▶ _Selected extract_:
[proteomics] Phosphatase for Preparative Work on Intact Proteins
- From: Mavi Gozler <mavigozler@xxxxxxxxx>
- To: proteomics@xxxxxxxxxxxxx
- Date: Fri, 15 Dec 2006 04:23:34 -0800 (PST)
A problem came up in which we would like to dephosphorylate all proteins in a
mixture of the typical complexity of extracts.
I would like to do enzymatic treatment, probably with a broadly specific
phosphatase that at least dephosphorylates the serines and threonines, as I
doubt there is any tyrosine phosphorylation to worry about (these are proteins
actually secreted into a body fluid).
Some alkaline phosphatases (ALPs) will dephosphorylate phosphopeptides less
than 4000-5000 Da, and perhaps larger polypeptides too. For example, on-MALDI
target dephosphorylation of peptides reported by Torres et al (J Proteome Res
4: 1628, 2005) although we want to do it simply in the standard conical tube.
Peleg et al (Prenat Diag 19: 224, 1999) reported that ALP
extracted from neutrophils taken from whole blood of pregnant females has
significant heat stability and resistance to urea (up to 3.7 M for the better
part of an hour), and they tried to use this feature as a screening test for
mothers possibly carrying Downs fetuses.

Stored data

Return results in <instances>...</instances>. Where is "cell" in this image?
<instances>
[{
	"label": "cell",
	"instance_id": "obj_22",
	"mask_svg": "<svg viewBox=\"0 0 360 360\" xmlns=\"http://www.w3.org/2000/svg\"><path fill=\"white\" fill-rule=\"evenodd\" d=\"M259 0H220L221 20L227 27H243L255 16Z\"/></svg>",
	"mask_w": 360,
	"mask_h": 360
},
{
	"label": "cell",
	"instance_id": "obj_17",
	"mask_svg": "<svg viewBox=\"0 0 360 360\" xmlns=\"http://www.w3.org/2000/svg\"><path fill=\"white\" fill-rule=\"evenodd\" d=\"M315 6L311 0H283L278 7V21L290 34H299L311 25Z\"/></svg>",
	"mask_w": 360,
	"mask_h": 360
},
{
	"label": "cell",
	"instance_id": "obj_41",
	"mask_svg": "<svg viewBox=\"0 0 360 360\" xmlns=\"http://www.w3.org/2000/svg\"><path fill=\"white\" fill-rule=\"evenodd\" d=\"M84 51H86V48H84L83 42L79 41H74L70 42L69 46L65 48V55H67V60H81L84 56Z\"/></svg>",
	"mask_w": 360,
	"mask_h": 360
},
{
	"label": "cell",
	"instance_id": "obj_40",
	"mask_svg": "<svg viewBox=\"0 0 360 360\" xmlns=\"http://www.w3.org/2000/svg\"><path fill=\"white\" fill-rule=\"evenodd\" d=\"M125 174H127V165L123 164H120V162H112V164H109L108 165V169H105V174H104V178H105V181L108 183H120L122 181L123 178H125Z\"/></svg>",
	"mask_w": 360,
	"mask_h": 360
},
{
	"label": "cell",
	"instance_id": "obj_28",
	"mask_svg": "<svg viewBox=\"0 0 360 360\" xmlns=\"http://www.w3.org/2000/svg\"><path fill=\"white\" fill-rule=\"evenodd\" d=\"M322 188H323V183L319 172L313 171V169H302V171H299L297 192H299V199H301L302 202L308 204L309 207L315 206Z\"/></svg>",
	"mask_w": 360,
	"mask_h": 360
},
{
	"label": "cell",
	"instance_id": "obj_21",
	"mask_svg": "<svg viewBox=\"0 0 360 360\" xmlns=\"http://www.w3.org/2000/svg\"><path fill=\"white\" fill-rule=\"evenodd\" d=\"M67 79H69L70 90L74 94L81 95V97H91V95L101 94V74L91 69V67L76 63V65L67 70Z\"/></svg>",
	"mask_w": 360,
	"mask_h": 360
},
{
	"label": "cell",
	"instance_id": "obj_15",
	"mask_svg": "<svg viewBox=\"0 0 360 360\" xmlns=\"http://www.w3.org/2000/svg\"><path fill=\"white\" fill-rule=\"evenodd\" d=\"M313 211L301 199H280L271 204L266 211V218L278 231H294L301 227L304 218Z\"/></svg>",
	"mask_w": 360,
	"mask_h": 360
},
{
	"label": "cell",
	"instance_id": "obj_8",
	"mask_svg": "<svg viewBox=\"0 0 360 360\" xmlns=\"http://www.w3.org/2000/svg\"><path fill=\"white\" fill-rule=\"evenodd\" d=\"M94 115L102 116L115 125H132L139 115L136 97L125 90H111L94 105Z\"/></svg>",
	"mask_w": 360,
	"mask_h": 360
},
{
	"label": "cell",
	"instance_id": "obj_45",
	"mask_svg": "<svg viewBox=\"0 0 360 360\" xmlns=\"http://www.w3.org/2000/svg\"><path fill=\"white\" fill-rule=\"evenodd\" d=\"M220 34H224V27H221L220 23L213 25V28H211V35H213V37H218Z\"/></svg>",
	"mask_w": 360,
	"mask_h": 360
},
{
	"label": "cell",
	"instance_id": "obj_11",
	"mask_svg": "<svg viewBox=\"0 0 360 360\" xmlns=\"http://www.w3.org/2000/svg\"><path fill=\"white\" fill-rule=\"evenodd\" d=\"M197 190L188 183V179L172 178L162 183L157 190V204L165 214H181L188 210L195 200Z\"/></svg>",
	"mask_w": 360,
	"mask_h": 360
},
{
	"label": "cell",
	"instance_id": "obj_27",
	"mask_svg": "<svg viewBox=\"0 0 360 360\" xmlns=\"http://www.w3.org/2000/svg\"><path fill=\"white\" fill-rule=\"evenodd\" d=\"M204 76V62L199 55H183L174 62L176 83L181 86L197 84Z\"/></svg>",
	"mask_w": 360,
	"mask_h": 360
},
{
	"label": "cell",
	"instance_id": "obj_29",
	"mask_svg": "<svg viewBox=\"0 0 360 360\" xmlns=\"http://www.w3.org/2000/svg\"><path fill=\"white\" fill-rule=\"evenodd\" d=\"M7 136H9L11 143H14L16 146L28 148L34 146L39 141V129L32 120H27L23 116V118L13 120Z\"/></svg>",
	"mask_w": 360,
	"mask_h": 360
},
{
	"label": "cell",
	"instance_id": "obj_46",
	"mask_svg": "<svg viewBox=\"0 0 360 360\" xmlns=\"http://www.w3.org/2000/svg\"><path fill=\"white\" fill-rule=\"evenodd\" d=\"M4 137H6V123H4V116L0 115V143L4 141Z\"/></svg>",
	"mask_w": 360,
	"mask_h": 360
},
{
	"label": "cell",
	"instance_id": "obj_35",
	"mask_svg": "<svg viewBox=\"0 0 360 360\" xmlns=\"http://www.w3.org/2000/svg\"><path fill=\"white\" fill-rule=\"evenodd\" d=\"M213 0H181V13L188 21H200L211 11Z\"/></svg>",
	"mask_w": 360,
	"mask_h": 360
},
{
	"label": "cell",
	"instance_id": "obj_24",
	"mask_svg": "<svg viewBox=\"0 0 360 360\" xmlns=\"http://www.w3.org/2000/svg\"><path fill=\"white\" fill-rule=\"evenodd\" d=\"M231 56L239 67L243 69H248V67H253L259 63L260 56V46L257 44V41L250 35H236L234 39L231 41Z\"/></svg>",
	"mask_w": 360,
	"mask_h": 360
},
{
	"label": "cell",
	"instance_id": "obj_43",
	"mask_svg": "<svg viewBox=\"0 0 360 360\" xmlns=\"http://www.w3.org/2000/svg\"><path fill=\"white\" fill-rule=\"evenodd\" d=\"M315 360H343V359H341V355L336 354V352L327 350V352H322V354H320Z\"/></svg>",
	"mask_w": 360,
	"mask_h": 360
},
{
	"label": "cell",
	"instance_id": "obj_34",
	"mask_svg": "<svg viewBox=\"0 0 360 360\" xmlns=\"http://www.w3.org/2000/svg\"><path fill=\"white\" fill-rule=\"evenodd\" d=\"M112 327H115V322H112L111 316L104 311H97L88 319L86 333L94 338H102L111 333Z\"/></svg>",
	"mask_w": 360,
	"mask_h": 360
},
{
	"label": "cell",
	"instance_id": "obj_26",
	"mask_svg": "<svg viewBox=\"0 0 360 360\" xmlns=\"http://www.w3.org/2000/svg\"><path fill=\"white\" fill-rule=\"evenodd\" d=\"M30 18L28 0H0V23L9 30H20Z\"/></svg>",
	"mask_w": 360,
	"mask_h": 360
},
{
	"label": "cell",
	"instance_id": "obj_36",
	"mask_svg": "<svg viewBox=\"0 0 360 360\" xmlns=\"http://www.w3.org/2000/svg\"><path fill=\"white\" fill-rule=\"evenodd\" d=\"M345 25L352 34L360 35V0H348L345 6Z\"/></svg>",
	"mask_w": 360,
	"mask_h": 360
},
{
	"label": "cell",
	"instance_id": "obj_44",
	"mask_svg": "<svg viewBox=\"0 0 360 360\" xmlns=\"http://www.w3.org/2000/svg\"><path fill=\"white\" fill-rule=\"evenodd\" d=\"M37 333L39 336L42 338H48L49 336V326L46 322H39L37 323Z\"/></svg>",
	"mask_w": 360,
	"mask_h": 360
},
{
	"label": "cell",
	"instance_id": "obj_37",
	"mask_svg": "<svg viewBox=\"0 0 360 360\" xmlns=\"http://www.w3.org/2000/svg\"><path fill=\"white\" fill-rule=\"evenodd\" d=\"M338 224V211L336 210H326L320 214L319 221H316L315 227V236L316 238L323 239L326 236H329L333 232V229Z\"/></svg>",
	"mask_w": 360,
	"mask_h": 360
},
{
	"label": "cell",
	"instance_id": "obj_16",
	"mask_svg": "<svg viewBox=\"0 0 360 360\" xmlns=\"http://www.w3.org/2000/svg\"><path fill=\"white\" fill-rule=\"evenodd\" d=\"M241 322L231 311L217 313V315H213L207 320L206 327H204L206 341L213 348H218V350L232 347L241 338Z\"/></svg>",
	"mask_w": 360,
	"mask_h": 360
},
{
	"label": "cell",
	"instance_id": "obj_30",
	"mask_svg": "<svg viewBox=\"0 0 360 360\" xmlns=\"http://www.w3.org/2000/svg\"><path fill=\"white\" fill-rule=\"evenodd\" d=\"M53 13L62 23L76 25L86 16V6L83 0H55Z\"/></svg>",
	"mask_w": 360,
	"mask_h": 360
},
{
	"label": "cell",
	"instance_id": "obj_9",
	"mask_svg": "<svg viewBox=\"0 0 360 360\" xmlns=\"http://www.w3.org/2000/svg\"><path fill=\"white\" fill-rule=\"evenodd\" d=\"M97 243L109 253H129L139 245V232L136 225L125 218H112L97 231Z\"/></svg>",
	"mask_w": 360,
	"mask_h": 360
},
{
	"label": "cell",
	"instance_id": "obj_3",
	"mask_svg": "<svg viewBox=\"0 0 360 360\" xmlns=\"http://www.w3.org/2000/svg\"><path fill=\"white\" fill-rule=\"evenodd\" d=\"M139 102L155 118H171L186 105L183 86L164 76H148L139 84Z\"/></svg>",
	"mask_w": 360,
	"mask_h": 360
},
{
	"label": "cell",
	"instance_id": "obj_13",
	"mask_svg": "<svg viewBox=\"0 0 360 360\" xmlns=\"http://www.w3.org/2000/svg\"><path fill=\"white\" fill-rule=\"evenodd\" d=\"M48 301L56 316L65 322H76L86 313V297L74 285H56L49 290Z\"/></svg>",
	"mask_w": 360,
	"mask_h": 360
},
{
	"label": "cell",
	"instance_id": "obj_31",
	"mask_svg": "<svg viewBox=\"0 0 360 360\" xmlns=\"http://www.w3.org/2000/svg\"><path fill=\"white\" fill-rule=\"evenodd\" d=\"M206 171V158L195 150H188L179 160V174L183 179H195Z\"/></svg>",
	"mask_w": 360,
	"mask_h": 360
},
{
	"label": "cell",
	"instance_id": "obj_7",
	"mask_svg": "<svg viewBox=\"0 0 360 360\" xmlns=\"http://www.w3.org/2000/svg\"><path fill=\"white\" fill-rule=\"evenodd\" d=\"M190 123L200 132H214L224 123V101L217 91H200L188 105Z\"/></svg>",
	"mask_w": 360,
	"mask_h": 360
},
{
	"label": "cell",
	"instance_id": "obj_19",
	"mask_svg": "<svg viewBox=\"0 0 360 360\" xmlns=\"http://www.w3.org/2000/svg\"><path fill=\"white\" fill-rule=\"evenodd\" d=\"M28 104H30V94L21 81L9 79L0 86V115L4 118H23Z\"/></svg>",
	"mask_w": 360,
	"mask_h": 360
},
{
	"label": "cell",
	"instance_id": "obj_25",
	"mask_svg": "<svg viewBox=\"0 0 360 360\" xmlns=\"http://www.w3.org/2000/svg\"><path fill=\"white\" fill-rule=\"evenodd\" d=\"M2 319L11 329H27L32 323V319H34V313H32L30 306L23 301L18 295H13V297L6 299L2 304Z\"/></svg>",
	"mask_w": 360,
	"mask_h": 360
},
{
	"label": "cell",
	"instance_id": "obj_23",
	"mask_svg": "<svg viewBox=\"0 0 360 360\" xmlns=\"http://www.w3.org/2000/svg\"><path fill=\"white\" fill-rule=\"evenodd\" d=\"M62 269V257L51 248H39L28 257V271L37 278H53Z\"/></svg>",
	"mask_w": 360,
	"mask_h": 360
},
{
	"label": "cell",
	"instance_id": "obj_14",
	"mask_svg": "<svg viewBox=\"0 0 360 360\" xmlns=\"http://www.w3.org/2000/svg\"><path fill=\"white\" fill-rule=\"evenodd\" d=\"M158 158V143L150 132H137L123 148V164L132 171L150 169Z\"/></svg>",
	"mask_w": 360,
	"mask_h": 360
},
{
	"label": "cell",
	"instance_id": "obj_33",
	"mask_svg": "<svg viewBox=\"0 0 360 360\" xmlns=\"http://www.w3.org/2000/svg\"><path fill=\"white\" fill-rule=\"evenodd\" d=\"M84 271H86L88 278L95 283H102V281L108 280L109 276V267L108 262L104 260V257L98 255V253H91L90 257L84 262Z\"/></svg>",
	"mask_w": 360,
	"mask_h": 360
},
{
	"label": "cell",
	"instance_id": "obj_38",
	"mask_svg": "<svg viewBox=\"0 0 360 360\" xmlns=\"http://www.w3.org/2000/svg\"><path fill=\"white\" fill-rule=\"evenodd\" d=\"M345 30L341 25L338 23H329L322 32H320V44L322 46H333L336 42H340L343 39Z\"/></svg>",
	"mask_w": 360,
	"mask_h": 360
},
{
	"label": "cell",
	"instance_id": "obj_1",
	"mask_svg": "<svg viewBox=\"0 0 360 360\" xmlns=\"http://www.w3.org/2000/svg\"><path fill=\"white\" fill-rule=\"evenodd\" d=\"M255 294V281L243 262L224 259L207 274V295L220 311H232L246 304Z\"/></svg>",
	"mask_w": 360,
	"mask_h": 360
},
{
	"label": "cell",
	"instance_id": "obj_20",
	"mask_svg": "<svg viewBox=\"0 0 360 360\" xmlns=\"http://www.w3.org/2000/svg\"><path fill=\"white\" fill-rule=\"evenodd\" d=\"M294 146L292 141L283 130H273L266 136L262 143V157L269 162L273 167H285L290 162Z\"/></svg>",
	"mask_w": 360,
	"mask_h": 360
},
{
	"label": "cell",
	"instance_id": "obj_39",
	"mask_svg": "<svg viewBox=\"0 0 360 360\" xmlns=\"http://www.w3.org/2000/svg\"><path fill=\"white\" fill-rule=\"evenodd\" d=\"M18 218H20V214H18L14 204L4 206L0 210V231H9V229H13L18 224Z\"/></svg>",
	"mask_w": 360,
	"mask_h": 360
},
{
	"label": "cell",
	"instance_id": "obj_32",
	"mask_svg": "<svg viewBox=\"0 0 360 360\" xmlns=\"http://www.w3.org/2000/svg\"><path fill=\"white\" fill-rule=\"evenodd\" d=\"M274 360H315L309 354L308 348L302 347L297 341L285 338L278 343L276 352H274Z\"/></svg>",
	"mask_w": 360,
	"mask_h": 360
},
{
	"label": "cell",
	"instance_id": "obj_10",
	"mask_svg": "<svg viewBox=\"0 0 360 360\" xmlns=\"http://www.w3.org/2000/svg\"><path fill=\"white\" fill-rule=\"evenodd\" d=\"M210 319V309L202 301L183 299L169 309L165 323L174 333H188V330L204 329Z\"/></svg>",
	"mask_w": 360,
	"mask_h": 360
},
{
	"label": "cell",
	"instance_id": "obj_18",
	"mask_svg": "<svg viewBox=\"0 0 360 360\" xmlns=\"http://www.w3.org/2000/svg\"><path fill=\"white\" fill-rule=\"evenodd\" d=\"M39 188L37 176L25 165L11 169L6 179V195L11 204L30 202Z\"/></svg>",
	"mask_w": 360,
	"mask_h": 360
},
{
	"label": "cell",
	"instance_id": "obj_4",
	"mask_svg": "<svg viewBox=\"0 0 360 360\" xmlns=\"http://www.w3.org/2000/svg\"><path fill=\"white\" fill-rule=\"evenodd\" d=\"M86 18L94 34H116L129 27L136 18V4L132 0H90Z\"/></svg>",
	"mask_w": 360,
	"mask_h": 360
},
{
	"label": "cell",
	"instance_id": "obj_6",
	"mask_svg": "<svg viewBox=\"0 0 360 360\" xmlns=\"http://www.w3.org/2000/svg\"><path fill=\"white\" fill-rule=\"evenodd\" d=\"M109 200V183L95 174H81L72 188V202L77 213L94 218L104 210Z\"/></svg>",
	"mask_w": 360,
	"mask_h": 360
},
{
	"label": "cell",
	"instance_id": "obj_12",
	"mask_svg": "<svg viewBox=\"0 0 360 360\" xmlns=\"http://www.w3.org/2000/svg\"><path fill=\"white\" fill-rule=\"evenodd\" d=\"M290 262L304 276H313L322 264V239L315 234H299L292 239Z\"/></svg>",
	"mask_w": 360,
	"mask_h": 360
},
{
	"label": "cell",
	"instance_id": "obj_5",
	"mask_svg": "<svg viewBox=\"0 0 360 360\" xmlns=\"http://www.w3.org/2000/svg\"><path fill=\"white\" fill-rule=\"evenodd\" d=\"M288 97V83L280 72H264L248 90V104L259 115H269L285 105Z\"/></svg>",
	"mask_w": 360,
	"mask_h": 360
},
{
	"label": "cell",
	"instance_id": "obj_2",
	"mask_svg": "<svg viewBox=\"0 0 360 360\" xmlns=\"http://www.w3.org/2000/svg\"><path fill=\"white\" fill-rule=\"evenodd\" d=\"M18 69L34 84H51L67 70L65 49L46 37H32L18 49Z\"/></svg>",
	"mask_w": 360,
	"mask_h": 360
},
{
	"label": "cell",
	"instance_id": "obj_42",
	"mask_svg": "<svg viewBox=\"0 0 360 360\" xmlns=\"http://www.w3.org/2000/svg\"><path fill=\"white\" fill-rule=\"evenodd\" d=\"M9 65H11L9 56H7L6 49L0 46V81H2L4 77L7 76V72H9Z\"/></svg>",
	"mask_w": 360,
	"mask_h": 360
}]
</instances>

▶ _Your objective_:
Repeat word for word everything from "A problem came" down to "a body fluid)." in the post on dephosphorylating proteins. The records play no part in this exercise.

▶ _Solution for this exercise_:
A problem came up in which we would like to dephosphorylate all proteins in a
mixture of the typical complexity of extracts.
I would like to do enzymatic treatment, probably with a broadly specific
phosphatase that at least dephosphorylates the serines and threonines, as I
doubt there is any tyrosine phosphorylation to worry about (these are proteins
actually secreted into a body fluid).